To counter act this negative trend, there have been a number of creative judicial interventions by national courts that have restored real meaning to the notion of "protection" for refugees. For example, a robust and sustained judicial interest in issues such as detention, which draws heavily from human rights law, can ensure that victims of forced displacement do not suffer a form of double jeopardy when they arrive in the host state.
Timely judicial intervention can also ensure that the life of a refugee is one of dignity in the state of asylum. Again, we can look to the example set by the Supreme Court of India through its various rulings on the detention and return of refugees and the need for UNHCR to be given access to these people to ensure the voluntary character of their return.
Similar creativity has been shown by Judges in the superior courts of South Africa, Australia, Canada, Poland, New Zealand, Zimbabwe and the United Kingdom - to name but a few. I am sure that in our discussions over the next two days, we will hear more about these important approaches and how they can be applied to protect refugees.
These developments of Judicial intervention are, indeed, positive but I would like to add a word of caution. Protection of refugees through the application of normal human rights principles and the ordinary judicial system must be seen as an adjunct to and not a substitute for credible national asylum procedures. The mere fact of frequent recourse to the ordinary courts actually underscores the need for a dedicated refugee determination process at the national level. Ideally, the ordinary courts should not be burdened by this work, except insofar as this is required for the purposes of judicial review and as a place of last resort.

EXERCISE TASK A:
Quote the passage on judicial protection of refugees word for word, beginning at "To counter act" and ending after "the host state.".

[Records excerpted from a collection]
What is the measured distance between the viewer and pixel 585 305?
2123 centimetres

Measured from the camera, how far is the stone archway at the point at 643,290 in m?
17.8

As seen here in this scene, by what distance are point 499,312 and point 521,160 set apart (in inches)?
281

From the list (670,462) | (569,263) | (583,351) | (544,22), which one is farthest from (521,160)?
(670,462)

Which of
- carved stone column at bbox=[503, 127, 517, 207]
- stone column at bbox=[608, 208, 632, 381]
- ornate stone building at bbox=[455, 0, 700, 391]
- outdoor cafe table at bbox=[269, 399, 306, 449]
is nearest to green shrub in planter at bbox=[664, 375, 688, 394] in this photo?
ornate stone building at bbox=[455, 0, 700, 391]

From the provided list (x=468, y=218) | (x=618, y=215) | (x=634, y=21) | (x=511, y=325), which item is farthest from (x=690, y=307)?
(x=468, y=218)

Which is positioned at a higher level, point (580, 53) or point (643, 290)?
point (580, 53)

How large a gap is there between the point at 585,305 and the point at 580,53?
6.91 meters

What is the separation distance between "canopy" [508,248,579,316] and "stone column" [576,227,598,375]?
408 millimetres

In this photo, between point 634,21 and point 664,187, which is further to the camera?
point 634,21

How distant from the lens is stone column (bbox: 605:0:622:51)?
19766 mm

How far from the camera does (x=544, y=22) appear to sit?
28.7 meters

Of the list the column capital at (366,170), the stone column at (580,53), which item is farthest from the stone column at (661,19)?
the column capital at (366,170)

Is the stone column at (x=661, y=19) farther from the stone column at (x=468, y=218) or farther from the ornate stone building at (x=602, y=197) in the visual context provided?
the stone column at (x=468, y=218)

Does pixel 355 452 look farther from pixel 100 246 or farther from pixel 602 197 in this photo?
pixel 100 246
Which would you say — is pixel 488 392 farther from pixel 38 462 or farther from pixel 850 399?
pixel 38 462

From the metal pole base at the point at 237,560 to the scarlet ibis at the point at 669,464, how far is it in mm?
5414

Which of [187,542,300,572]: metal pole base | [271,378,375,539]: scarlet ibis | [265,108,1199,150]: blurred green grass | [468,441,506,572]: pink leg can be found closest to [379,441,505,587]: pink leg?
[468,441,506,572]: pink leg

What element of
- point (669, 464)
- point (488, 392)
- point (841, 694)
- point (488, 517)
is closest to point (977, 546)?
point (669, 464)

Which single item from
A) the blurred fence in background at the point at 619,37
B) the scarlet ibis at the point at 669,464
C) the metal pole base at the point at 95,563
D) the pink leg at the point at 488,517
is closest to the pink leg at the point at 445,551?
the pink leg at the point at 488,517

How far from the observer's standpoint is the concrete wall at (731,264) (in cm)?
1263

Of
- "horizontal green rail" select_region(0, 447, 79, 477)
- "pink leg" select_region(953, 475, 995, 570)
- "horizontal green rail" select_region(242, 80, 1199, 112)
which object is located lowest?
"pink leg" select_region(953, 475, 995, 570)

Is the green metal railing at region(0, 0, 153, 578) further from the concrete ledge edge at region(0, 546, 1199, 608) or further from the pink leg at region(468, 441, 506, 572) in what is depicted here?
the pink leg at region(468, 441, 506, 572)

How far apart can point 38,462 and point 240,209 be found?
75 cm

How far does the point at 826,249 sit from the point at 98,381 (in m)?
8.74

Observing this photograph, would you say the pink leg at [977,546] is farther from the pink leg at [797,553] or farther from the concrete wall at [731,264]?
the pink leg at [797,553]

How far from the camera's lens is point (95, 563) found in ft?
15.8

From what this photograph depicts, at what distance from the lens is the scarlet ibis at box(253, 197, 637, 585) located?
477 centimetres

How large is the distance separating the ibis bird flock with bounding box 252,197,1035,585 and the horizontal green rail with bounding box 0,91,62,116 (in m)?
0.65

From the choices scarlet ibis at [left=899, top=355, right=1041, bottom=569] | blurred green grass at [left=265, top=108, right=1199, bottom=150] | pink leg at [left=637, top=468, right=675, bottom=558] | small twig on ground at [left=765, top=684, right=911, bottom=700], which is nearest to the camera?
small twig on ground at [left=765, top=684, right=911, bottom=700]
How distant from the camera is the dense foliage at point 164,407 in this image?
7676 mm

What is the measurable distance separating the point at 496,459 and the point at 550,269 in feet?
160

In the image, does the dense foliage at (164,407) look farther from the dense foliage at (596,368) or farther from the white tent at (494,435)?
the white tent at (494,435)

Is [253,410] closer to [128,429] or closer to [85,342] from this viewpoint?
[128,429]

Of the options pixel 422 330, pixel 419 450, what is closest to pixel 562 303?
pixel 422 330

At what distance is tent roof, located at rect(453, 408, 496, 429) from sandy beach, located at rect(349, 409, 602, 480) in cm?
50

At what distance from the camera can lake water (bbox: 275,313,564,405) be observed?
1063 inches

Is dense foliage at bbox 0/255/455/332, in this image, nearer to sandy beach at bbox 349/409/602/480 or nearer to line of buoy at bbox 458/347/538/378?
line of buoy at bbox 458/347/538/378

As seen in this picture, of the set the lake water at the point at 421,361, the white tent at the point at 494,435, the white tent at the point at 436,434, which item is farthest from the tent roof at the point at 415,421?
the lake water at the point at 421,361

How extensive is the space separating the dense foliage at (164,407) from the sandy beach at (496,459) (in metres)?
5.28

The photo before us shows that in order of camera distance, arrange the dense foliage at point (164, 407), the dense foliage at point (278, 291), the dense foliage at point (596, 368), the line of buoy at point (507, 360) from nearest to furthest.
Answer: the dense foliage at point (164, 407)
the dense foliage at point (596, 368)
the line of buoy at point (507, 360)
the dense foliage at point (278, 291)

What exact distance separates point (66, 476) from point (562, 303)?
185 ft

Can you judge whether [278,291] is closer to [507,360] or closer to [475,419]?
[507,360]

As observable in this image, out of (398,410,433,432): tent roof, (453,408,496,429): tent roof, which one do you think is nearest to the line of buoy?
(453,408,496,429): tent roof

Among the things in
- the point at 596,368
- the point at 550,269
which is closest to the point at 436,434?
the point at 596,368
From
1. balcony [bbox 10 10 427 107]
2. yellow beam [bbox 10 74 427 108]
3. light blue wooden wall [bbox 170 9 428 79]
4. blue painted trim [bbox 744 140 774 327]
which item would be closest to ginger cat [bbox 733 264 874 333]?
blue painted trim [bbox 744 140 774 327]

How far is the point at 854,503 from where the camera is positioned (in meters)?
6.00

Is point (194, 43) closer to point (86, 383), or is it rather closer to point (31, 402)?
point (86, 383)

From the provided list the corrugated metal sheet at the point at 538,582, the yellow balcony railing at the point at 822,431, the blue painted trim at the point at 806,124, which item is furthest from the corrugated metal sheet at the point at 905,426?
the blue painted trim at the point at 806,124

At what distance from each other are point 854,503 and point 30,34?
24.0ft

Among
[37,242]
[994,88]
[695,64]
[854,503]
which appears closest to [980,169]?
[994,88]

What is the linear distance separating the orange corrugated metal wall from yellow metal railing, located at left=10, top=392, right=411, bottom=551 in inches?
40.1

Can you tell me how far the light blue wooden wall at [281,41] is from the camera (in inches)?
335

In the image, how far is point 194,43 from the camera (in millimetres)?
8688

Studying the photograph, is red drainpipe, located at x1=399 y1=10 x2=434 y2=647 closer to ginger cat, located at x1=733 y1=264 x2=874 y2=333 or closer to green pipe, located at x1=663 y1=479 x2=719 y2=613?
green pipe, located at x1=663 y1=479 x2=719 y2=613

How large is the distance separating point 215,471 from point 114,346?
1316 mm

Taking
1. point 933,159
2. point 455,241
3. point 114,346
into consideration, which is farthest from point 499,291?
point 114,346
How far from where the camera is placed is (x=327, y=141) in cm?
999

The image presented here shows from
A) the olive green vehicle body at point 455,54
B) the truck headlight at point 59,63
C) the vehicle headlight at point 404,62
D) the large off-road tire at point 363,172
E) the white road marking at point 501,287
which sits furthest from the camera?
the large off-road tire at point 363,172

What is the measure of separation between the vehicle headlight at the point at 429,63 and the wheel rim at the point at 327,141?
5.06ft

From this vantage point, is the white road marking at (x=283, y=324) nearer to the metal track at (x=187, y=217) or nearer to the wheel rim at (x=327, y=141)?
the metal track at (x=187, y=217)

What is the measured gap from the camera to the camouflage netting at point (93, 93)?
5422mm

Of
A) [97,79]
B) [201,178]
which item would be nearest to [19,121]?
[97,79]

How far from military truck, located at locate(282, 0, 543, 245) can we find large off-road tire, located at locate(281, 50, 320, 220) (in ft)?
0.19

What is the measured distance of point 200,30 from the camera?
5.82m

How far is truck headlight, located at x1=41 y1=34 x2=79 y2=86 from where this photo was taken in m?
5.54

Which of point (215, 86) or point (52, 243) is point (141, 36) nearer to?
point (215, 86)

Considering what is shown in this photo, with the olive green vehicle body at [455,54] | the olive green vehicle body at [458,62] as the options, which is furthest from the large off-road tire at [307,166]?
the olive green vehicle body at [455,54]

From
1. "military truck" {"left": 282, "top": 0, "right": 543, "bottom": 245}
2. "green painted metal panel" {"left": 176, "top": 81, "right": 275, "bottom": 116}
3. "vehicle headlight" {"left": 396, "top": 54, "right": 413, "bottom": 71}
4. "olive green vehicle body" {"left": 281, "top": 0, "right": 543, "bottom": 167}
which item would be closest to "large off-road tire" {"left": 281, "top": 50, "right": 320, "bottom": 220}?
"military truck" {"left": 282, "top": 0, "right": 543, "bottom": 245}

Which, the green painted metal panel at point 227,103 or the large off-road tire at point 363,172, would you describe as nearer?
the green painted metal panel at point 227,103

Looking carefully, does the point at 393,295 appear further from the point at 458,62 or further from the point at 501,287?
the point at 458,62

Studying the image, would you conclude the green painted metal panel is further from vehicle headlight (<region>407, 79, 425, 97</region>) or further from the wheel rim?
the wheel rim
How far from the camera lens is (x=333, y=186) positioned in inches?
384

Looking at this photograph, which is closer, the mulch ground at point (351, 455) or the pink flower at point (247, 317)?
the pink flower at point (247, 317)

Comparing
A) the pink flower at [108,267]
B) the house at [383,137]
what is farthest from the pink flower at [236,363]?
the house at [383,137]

EXERCISE TASK B:
Lay out the records as a numbered list, from their first line through the line containing "408 millimetres", leaving out blank lines.

WRITTEN ANSWER A:
To counter act this negative trend, there have been a number of creative judicial interventions by national courts that have restored real meaning to the notion of "protection" for refugees. For example, a robust and sustained judicial interest in issues such as detention, which draws heavily from human rights law, can ensure that victims of forced displacement do not suffer a form of double jeopardy when they arrive in the host state.

WRITTEN ANSWER B:
1. What is the measured distance between the viewer and pixel 585 305?
2. 2123 centimetres
3. Measured from the camera, how far is the stone archway at the point at 643,290 in m?
4. 17.8
5. As seen here in this scene, by what distance are point 499,312 and point 521,160 set apart (in inches)?
6. 281
7. From the list (670,462) | (569,263) | (583,351) | (544,22), which one is farthest from (521,160)?
8. (670,462)
9. Which of
10. - carved stone column at bbox=[503, 127, 517, 207]
11. - stone column at bbox=[608, 208, 632, 381]
12. - ornate stone building at bbox=[455, 0, 700, 391]
13. - outdoor cafe table at bbox=[269, 399, 306, 449]
14. is nearest to green shrub in planter at bbox=[664, 375, 688, 394] in this photo?
15. ornate stone building at bbox=[455, 0, 700, 391]
16. From the provided list (x=468, y=218) | (x=618, y=215) | (x=634, y=21) | (x=511, y=325), which item is farthest from (x=690, y=307)?
17. (x=468, y=218)
18. Which is positioned at a higher level, point (580, 53) or point (643, 290)?
19. point (580, 53)
20. How large a gap is there between the point at 585,305 and the point at 580,53?
21. 6.91 meters
22. What is the separation distance between "canopy" [508,248,579,316] and "stone column" [576,227,598,375]?
23. 408 millimetres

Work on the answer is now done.